Elle avait peu à peu mis un nom sur chaque ressenti que L'Abysse éprouvait et peu à peu Elle avait réussi à distinguer les sentiments de celle-ci de ses propres sentiments. Cela avait commencé par la curiosité puis la jalousie : à force d'être la spectatrice de ces ballets de couleurs, Elle avait voulu savoir ce qui mettait L'Abysse dans des états pareils puis Elle s'était demandé pourquoi pas Elle ? Cette injustice la rongea longtemps, Elle pensa même qu'elle ne pourrait jamais s'en défaire.

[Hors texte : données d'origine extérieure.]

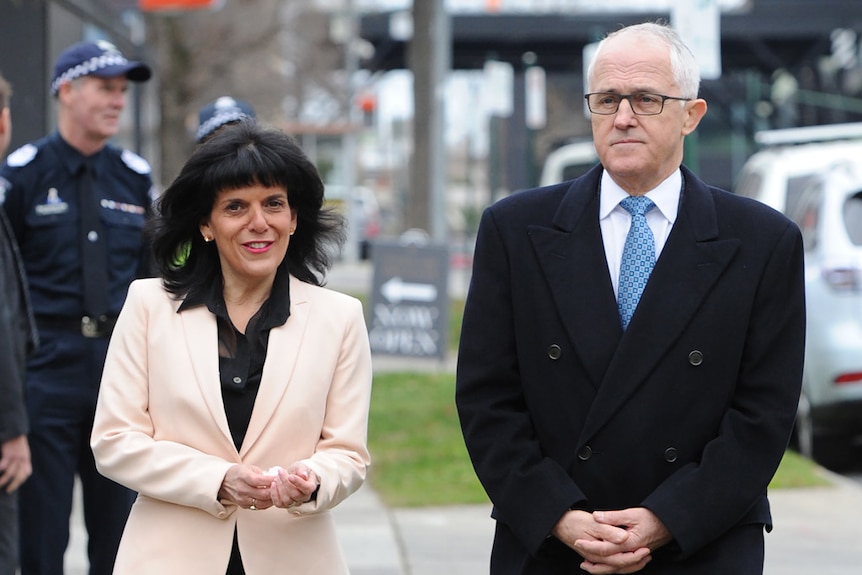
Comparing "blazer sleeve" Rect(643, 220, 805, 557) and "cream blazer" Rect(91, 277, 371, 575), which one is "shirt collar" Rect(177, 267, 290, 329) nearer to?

Cependant, lors d'un de ses éveils, elle découvrit une grande « fenêtre » qui donnait sur ce qu'Elle devinait être l'extérieur de L'Abysse. Elle explora le monde, découvrit la terre, le ciel, la nuit, la pluie et les Humains. Les Humains étaient des créatures de toutes tailles et de toutes corpulences. Elle comprit rapidement qu'Elle partageait L'Abysse avec l'un d'entre eux. Son Humain était petit, il voyait toujours les autres d'en bas. Une Humaine en particulier prenait soin de lui, elle était vieille et avait la voix douce. Elle adorait d'ailleurs quand celle-ci lisait des histoires à son humain. La vieille femme répétait sans cesse un mot : « Nathanaël » et Elle comprit qu'il s'agissait du nom du petit homme comme colère était le nom de la couleur pourpre.

Au fur et à mesure que Nathanaël grandissait, Elle fit l'expérience de sentiments plus évolués comme la frustration, la fascination et l'attachement. L'attachement était réservé à la vieille humaine, Mrs Collins. La femme était la seule personne que son humain portait dans son cœur. La frustration frappa de plein fouet l'enfant lors des punitions injustes que Mrs Fridge s'évertuait à lui administrer à tours de bras mais la haine la remplaça bien vite.

La fascination vînt, quant à elle, bien plus tard : elle fit son apparition avec la magie.

Elle avait adoré voir son humain s'extasier devant la brouette si légère, Elle avait adoré voir le serpent bouger et parler, Elle avait adoré Rowena, Elle avait adoré le pouvoir de Salazar. La magie faisait écho en Elle comme elle faisait écho en Nathanaël.

La première fois qu'Elle réussît à parler à son Humain, ce fut lors de la sortie au zoo.

Et après ce jour, Elle ne s'arrêta plus.